======== EXERCISE DATA ========
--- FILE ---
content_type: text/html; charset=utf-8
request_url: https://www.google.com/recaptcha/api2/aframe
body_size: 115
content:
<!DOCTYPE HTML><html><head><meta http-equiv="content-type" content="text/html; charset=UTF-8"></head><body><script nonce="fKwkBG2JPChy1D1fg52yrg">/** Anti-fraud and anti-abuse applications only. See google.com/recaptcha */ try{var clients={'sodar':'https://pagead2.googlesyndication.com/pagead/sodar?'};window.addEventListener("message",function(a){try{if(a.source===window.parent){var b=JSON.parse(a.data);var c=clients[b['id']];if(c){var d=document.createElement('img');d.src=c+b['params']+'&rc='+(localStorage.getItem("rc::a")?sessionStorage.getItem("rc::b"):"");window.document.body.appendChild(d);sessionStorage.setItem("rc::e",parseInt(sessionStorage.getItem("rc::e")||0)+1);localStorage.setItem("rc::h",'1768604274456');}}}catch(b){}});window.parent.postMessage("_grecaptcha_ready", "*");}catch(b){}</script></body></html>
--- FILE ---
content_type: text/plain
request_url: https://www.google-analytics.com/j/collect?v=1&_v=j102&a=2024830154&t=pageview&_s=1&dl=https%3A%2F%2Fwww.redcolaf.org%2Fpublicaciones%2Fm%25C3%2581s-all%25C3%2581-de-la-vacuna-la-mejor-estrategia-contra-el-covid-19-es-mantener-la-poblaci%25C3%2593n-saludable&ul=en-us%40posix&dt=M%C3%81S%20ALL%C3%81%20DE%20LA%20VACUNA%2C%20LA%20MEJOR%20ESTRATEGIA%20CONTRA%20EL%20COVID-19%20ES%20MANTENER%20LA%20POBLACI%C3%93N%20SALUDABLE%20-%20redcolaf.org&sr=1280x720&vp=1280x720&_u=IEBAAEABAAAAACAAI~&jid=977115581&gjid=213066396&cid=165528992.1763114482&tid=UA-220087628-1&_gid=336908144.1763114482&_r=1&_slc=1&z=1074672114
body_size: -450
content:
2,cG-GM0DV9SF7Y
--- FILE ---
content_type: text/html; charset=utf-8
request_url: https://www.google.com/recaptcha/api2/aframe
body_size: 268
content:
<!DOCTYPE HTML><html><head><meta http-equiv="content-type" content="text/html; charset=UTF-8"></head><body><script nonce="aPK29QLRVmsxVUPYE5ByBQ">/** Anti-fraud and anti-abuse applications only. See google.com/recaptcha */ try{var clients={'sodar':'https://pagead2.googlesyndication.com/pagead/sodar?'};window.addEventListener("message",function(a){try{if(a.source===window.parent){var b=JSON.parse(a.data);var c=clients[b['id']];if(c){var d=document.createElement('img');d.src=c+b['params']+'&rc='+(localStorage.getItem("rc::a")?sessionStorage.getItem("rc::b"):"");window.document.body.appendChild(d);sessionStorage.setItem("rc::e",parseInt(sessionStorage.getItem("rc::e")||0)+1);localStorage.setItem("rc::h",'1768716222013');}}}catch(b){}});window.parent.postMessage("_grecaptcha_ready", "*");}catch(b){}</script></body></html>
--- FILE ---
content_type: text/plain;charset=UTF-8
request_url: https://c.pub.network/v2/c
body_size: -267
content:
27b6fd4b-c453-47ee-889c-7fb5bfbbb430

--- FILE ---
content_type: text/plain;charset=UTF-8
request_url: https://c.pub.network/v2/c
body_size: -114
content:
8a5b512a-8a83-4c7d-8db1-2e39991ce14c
========
◆ DIRECTIONS FOR THIS TASK ◆
Line by line, please copy the records above exactly.

◆ RESPONSE TO THIS TASK ◆
--- FILE ---
content_type: text/html; charset=utf-8
request_url: https://www.google.com/recaptcha/api2/aframe
body_size: 115
content:
<!DOCTYPE HTML><html><head><meta http-equiv="content-type" content="text/html; charset=UTF-8"></head><body><script nonce="fKwkBG2JPChy1D1fg52yrg">/** Anti-fraud and anti-abuse applications only. See google.com/recaptcha */ try{var clients={'sodar':'https://pagead2.googlesyndication.com/pagead/sodar?'};window.addEventListener("message",function(a){try{if(a.source===window.parent){var b=JSON.parse(a.data);var c=clients[b['id']];if(c){var d=document.createElement('img');d.src=c+b['params']+'&rc='+(localStorage.getItem("rc::a")?sessionStorage.getItem("rc::b"):"");window.document.body.appendChild(d);sessionStorage.setItem("rc::e",parseInt(sessionStorage.getItem("rc::e")||0)+1);localStorage.setItem("rc::h",'1768604274456');}}}catch(b){}});window.parent.postMessage("_grecaptcha_ready", "*");}catch(b){}</script></body></html>
--- FILE ---
content_type: text/plain
request_url: https://www.google-analytics.com/j/collect?v=1&_v=j102&a=2024830154&t=pageview&_s=1&dl=https%3A%2F%2Fwww.redcolaf.org%2Fpublicaciones%2Fm%25C3%2581s-all%25C3%2581-de-la-vacuna-la-mejor-estrategia-contra-el-covid-19-es-mantener-la-poblaci%25C3%2593n-saludable&ul=en-us%40posix&dt=M%C3%81S%20ALL%C3%81%20DE%20LA%20VACUNA%2C%20LA%20MEJOR%20ESTRATEGIA%20CONTRA%20EL%20COVID-19%20ES%20MANTENER%20LA%20POBLACI%C3%93N%20SALUDABLE%20-%20redcolaf.org&sr=1280x720&vp=1280x720&_u=IEBAAEABAAAAACAAI~&jid=977115581&gjid=213066396&cid=165528992.1763114482&tid=UA-220087628-1&_gid=336908144.1763114482&_r=1&_slc=1&z=1074672114
body_size: -450
content:
2,cG-GM0DV9SF7Y
--- FILE ---
content_type: text/html; charset=utf-8
request_url: https://www.google.com/recaptcha/api2/aframe
body_size: 268
content:
<!DOCTYPE HTML><html><head><meta http-equiv="content-type" content="text/html; charset=UTF-8"></head><body><script nonce="aPK29QLRVmsxVUPYE5ByBQ">/** Anti-fraud and anti-abuse applications only. See google.com/recaptcha */ try{var clients={'sodar':'https://pagead2.googlesyndication.com/pagead/sodar?'};window.addEventListener("message",function(a){try{if(a.source===window.parent){var b=JSON.parse(a.data);var c=clients[b['id']];if(c){var d=document.createElement('img');d.src=c+b['params']+'&rc='+(localStorage.getItem("rc::a")?sessionStorage.getItem("rc::b"):"");window.document.body.appendChild(d);sessionStorage.setItem("rc::e",parseInt(sessionStorage.getItem("rc::e")||0)+1);localStorage.setItem("rc::h",'1768716222013');}}}catch(b){}});window.parent.postMessage("_grecaptcha_ready", "*");}catch(b){}</script></body></html>
--- FILE ---
content_type: text/plain;charset=UTF-8
request_url: https://c.pub.network/v2/c
body_size: -267
content:
27b6fd4b-c453-47ee-889c-7fb5bfbbb430

--- FILE ---
content_type: text/plain;charset=UTF-8
request_url: https://c.pub.network/v2/c
body_size: -114
content:
8a5b512a-8a83-4c7d-8db1-2e39991ce14c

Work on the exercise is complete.